Fast forward to the Fall of 2012... Tim was up here doing some work on the house and she asked me to  send him home with a dozen quart jars because for my upcoming birthday, she was going to bottle her grandmother's homemade dill pickles for me.

And she did.  She came up later that month and proudly delivered them to me.  I gave her the biggest hug.  We used to joke that she was like my drug supplier.

She told me to let them sit until Christmas time, and then they would be ready to eat.

 I opened my first jar during the holidays and savored my birthday present.

And ever since she died on January 16, I go down to my basement and see my 11 unopened quart jars of lovingly pickled cucumbers.  And it is painful.  Because I want to eat them, but I simply cannot.  I start to feel guilty.  And sad.  Because what happens if I start eating and then get down to the last jar?

The pickles are the only thing I have of hers that are handmade.  I have jewelry she gave me from Ruby's Inn for my birthday, but her canning... she loved to garden and to can.  At her viewing, on one of the display tables in the church, her family had put symbols of all of her hobbies and talents... her gardening spade still grimy with last fall's hardened soil, her well worn hiking Keens, and a few jars of her beautifully canned fruits and vegetables.  (She was the one who taught me how to can applesauce.)

So last night, I was craving one of her pickles.  (I have been a pickle snob my entire life, and I can unabashedly say that hers are THE BEST I have ever tasted.  Ever.  Maybe it's that red jalapeƱo pepper she adds with the garlic...)

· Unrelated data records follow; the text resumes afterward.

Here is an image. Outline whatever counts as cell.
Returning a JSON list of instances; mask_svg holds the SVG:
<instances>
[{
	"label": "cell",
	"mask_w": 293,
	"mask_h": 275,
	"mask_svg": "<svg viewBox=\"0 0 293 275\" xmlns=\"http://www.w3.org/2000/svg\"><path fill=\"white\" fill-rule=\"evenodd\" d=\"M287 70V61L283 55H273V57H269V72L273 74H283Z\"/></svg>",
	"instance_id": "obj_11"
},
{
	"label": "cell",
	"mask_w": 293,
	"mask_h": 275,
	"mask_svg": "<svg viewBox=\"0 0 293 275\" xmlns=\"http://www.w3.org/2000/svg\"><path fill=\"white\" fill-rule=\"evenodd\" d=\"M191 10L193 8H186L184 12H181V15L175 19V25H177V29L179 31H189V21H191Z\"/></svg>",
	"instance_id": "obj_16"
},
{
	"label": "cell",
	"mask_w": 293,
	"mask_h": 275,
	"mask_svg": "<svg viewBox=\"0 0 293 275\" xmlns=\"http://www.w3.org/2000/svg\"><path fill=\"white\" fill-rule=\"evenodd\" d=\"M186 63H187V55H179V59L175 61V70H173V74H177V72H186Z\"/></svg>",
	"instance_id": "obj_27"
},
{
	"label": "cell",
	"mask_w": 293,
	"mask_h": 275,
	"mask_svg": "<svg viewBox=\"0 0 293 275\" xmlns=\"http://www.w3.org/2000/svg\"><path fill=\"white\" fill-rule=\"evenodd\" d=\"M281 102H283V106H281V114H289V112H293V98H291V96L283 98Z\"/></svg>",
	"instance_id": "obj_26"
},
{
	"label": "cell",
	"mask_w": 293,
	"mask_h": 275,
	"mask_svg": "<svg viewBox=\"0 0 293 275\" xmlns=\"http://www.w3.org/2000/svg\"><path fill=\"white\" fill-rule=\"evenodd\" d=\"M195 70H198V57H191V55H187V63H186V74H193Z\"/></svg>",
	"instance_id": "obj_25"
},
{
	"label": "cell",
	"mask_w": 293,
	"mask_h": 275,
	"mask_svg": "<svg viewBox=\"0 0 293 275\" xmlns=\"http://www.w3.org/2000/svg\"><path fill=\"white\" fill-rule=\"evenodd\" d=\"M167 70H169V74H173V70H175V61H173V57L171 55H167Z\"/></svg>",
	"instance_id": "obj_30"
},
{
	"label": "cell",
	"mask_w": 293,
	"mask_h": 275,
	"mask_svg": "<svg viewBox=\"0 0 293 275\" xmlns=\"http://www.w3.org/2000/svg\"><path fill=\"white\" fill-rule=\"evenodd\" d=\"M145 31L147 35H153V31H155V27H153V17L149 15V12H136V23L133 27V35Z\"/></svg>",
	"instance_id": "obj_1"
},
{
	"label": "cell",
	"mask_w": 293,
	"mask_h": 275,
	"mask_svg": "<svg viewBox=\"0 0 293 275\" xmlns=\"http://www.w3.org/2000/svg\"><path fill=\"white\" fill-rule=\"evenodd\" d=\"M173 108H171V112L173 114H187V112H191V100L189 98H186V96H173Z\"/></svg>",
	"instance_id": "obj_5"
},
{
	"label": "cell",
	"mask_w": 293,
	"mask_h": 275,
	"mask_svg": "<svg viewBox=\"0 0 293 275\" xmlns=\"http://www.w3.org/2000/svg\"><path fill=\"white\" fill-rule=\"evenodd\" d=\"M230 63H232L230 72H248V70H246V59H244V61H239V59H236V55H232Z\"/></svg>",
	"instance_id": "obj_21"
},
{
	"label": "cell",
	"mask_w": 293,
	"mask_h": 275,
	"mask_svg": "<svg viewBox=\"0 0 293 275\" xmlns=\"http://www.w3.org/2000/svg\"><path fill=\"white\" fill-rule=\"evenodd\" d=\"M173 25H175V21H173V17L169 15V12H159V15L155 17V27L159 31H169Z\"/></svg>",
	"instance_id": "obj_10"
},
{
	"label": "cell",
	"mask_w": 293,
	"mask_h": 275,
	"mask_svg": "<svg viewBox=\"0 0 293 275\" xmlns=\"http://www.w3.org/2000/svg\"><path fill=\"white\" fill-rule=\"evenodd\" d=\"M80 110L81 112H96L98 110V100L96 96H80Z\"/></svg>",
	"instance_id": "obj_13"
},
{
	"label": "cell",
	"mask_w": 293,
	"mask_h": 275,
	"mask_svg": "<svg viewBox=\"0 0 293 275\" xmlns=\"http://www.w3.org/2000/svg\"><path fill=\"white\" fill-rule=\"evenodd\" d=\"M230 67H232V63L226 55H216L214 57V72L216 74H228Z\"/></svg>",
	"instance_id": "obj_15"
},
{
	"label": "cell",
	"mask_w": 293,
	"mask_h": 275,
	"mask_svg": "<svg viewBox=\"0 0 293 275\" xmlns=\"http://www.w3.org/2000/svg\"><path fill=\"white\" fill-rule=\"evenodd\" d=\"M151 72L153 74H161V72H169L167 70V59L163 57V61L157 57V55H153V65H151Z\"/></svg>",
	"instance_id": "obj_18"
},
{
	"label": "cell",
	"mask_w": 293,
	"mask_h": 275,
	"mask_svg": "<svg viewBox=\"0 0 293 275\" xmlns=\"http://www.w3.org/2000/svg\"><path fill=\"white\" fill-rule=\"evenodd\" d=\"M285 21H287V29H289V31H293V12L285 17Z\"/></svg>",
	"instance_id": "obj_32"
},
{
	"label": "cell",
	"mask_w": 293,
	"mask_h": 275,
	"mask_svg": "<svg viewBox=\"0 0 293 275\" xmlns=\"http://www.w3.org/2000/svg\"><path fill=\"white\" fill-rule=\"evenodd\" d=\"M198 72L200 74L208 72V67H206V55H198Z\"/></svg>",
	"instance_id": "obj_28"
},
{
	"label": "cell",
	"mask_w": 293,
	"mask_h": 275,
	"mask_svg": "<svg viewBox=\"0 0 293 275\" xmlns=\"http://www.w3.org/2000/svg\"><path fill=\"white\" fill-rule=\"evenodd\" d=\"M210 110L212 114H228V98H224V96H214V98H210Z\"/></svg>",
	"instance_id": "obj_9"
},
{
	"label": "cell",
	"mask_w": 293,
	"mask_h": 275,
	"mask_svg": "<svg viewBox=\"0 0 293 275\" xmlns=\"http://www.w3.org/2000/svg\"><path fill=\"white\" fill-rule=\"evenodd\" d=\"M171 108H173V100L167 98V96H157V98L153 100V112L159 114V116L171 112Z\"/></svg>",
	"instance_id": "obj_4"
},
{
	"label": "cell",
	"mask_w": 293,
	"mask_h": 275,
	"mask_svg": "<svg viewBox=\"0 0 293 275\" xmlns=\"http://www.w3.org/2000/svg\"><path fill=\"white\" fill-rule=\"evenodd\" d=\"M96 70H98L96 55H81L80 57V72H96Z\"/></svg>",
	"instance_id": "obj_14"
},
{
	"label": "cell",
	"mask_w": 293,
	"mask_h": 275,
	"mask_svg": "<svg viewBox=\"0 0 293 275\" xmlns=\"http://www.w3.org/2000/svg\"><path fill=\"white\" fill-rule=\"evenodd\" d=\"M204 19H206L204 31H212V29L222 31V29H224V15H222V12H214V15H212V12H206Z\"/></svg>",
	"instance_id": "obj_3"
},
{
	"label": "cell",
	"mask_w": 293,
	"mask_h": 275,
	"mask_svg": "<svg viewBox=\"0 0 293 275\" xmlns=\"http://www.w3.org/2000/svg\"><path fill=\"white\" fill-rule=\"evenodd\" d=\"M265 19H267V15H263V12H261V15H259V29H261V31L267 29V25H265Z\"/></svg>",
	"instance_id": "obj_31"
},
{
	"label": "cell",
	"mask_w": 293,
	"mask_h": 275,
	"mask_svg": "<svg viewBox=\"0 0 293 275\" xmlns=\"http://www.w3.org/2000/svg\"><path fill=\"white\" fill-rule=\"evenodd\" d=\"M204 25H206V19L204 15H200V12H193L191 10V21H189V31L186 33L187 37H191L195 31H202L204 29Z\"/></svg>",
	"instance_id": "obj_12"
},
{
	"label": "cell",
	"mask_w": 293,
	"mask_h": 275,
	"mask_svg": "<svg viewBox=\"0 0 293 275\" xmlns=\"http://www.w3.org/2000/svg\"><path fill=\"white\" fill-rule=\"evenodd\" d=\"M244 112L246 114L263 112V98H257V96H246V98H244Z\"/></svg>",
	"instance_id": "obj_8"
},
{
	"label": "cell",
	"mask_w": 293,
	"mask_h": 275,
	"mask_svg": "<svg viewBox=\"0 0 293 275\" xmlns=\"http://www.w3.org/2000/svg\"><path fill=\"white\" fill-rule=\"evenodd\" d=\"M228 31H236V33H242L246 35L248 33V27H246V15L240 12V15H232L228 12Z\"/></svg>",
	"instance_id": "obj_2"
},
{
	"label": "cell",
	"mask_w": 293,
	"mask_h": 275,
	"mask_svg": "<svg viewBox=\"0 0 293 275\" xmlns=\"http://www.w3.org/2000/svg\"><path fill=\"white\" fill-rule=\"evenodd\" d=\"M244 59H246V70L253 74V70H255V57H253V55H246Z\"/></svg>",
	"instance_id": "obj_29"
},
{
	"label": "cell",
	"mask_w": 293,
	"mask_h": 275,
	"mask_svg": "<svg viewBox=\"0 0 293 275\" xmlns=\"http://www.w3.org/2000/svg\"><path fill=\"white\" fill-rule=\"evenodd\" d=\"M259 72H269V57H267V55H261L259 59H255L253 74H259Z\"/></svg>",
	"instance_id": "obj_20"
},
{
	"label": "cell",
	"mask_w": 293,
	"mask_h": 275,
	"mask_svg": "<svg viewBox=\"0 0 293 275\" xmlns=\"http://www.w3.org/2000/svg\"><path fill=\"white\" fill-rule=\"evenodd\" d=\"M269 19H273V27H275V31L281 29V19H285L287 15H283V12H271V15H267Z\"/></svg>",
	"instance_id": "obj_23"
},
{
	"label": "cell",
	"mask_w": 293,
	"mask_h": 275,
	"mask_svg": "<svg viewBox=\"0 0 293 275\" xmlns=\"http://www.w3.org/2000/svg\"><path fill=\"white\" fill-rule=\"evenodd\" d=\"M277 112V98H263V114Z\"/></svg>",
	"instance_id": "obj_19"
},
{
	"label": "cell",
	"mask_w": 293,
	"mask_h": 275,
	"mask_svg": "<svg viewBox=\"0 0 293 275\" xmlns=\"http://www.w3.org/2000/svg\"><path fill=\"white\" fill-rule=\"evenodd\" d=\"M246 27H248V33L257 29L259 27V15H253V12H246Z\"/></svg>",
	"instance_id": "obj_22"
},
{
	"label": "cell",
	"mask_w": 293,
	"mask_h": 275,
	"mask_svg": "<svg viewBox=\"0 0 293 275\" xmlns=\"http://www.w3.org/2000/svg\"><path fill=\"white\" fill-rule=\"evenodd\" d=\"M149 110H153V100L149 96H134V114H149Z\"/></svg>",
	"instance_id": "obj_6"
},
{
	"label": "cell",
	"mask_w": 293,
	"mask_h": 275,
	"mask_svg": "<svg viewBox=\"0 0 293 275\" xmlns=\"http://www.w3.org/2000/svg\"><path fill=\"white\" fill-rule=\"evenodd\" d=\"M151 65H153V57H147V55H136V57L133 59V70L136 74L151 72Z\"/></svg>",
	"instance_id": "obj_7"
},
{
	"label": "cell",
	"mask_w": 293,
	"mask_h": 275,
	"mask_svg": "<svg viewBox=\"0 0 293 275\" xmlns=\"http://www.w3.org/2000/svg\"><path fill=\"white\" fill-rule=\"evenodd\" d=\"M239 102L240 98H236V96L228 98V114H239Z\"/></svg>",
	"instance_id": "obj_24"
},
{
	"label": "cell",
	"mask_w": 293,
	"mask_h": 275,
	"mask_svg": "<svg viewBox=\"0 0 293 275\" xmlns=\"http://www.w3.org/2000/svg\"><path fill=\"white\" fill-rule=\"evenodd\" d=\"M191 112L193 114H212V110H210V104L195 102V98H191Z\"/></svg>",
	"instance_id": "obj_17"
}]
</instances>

I went down to the basement and gingerly took a bottle of the pickles and brought it upstairs to the kitchen.  The house was quiet.  Everyone else was fast asleep.  And like a drunk, I sat in the dark at my kitchen table and ate pickle after delicious pickle as I stroked the smooth glass bottle.  I tried to imagine her with her hair pulled back, lovingly packing those cucumber spears into the sterile bottles.

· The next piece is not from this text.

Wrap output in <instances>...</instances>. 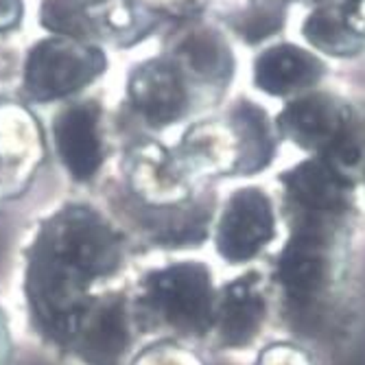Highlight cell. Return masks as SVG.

Today I told my husband that I had made progress and opened a jar.  But tears started to spill onto my cheeks as I described what I was feeling.

"Am I going crazy?  Over some damn pickles?!  Why am I so sentimental over this?"

He quietly smiled and wiped my stray tears and replied, "Maybe you should go see the counselor again, honey."

But then I mentioned how Julie soothingly told me recently, "She would want you to eat her pickles and enjoy every last drop.  She wouldn't want you to keep a shrine of those for her.  Enjoy them, and remember her."

He said, "I'm glad you have Julie."

Tonight before our couples prayer, I shared one small spear with the Mister.  He savored it.  He smiled in appreciation.

Maybe, just maybe, things will get a little easier.